Anita Thapar, a psychiatrist who chairs the ADHD working group set up by the NHS England, said the services struggled because they “played the catch -up” with the changing understanding of ADHD.
“ADHD research has really matured in the past 20 years, but services have not been able to catch up with what we now know about ADHD,” she added.
“There were concerns initially: is the ADHD overdowned?” Research, evidence and data used in our working group show that in England-although this is not true for all countries-ADHD is under-recognized, underdiagnosed and subcontracted. “
She said that, ideally, ADHD would be diagnosed in childhood, but in reality, many people were missed or wrongly diagnosed, especially women. There are negative results on mental and physical health – including obesity and cardiovascular disease – as well as society, including an increased risk of ending up in the criminal justice system, in poverty and not well in school.
Part of the problem is that the services were designed when ADHD was considered rare. He is now known to assign 3 to 5% of the population, and therefore psychiatrists needed additional training to diagnose it, said Thapar.
Sarah Walter, the director of the integrated NHS Confederation of the Care System, said that the integrated care councils made difficult choices about “the services they committed given the very tight financial envelope in which they need to work”.
She added: “It is clear that the current waiting lists for ADHD are too long, and the commissioners and the service providers must adopt a pragmatic approach to meet the identified needs. In some cases, this can mean hierarchizing certain groups, whether by age or in expectation.”
David Hare, the director general of the Independent Healthcare Providers Network (IHPN), said that there was a large “local capacity available in the independent sector which can be used to reduce the backlog and improve access to diagnosis and treatment for all those who need it, whatever age”.

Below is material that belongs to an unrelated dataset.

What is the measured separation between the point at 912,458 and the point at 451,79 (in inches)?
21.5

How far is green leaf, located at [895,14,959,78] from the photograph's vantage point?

Before the break of Coventry and Warwickshire Trust, Andy Morrison, of Coventry, paid £ 1,500 to obtain a private assessment when he was told that he should wait until three years on the NHS. He developed a problem of alcohol abuse and has not been able to occupy a job for more than six months. He now takes medication, which he found life.
“I have never looked back and getting the diagnosis gives clarity and context-you almost cry for the life you could have had if you had been diagnosed in the first place,” he said.
An NHS England spokesperson said: “The ADHD services are undergoing significant pressure from a huge increase in people who manifest themselves, and we know that this leads to unacceptably long expectations for evaluation and treatment – especially for children and young people.
“While the local NHS teams are responsible for taking measures to combat excessive expectations, the NHS has set up a TDH working group to examine the services of the service means for patients.”